Directions for this task ::
Could you return the passage of the conscription review below, word for word, from "Part II deals" to "larger Melbourne-based rallies."?

Passage given ::
■ ■ ■

Part I of the book starts with an exploration of the concept of liberalism held in Britain, and the changing response to conscription by various political brands of liberalism: the Gladstonian Liberals, ‘New Liberals’ and Liberal Imperialists.  I found this chapter, written by Douglas Newton (who also featured in the first chapter of the La Trobe Journal) rather difficult as I am not particularly knowledgeable about the nuances of British liberalism. Chapter 2 by Robin Archer (the historian, not the actor!) explores the philosophy of liberalism in Australia among Labor anti-conscriptionists at the time (the terminology is confusing because our current opposing political parties are Liberal and Labor- even though the Liberal party is also conservative).  The unions feared that compulsory industrial service would be introduced alongside military conscription, with workers allocated to jobs where pay and conditions would be determined by the military.   Their fears were lent credence by the increasingly authoritarian environment and rhetoric introduced by Prime Minister Hughes. In face of criticisms of their loyalty, Labor anti-conscriptionists emphasized the British liberal tradition, thus taking us back to the argument of Chapter I.

Part II deals with the anti-conscription campaign and results. Frank Bongiorno explores the varied organizations which made up the opposition to the referendum  and their ideological positions. He addresses the two referendums chronologically, and picks up again on the argument in Part I of the book that anti-conscriptionists drew on the idea of liberty and freedom as  fundamental principles. I’ve been studying the conscription referendums as they played out in Heidelberg and Ivanhoe, and Bongiorno’s final paragraph rang true to me when I considered the program of meetings at a local level, both pro- and anti-, which existed alongside those larger Melbourne-based rallies.

The campaigns over conscription were imbued with the grief and anxiety of a society at war, yet they were also colourful and exciting, occasions for marching and singing, for rallies, concerts and torchlight processions, for compelling oratory, for the display of banners, placards and buttons, for the sporting of sandwich boards bearing clever slogans, and, among women were increasingly at the heart of the enterprise…Such occasions could sometimes be a little frightening; yet they contained the pleasures of joining with others in a common cause, and the frisson of facing a little but not too much danger while fighting for freedom and democracy (p. 91)

■ ■ ■

Entries supplied ::
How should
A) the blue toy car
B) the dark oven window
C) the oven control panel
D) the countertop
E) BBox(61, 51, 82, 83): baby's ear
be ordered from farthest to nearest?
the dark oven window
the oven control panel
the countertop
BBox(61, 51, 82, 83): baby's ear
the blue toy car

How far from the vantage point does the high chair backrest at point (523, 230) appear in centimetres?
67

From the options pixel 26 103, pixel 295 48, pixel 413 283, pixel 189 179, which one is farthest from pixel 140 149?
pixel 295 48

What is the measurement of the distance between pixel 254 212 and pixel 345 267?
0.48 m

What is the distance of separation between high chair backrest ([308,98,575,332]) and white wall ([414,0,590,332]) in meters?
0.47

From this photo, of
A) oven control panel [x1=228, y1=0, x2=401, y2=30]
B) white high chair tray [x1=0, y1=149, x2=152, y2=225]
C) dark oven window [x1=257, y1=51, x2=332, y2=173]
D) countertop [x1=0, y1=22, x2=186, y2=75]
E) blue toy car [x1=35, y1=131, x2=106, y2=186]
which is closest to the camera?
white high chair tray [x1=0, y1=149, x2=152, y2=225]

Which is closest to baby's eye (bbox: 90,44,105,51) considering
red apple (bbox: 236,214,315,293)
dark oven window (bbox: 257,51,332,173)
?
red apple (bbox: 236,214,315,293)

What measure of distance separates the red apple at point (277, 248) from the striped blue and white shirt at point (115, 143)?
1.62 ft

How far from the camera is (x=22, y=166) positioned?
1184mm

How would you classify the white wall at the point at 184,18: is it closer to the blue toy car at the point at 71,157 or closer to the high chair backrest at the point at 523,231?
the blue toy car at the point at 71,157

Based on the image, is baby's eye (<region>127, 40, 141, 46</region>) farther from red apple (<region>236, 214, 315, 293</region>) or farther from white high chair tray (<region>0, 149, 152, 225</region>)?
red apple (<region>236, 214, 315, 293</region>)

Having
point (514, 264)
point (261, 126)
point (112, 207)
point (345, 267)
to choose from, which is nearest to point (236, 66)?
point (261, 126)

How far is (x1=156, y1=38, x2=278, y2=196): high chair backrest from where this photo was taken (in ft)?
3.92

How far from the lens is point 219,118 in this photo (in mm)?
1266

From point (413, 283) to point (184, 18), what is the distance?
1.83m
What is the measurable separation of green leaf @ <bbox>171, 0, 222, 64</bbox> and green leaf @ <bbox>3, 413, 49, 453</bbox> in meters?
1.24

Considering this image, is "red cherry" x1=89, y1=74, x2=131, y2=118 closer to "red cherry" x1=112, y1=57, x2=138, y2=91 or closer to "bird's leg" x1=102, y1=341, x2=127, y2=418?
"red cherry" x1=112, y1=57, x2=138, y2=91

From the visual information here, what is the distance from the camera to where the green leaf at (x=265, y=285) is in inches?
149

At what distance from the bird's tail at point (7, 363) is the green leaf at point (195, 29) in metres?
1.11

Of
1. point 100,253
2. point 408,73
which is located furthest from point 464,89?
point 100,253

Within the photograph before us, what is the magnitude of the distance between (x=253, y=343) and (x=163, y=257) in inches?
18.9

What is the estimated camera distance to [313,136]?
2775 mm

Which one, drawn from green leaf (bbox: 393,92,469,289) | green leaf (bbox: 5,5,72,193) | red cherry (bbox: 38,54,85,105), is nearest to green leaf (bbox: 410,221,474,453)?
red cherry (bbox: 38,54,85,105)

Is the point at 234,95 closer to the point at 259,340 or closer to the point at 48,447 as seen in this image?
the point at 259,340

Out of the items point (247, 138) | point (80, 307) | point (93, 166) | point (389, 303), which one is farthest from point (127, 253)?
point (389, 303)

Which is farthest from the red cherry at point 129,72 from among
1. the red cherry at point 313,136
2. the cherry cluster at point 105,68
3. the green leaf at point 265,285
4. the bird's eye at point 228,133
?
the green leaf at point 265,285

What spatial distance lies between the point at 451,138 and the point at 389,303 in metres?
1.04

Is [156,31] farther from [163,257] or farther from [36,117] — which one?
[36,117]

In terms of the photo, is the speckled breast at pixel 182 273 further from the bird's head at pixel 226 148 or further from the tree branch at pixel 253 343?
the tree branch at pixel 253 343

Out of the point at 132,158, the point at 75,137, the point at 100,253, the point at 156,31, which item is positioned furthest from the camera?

■ ■ ■

Exercise answer ::
Part II deals with the anti-conscription campaign and results. Frank Bongiorno explores the varied organizations which made up the opposition to the referendum  and their ideological positions. He addresses the two referendums chronologically, and picks up again on the argument in Part I of the book that anti-conscriptionists drew on the idea of liberty and freedom as  fundamental principles. I’ve been studying the conscription referendums as they played out in Heidelberg and Ivanhoe, and Bongiorno’s final paragraph rang true to me when I considered the program of meetings at a local level, both pro- and anti-, which existed alongside those larger Melbourne-based rallies.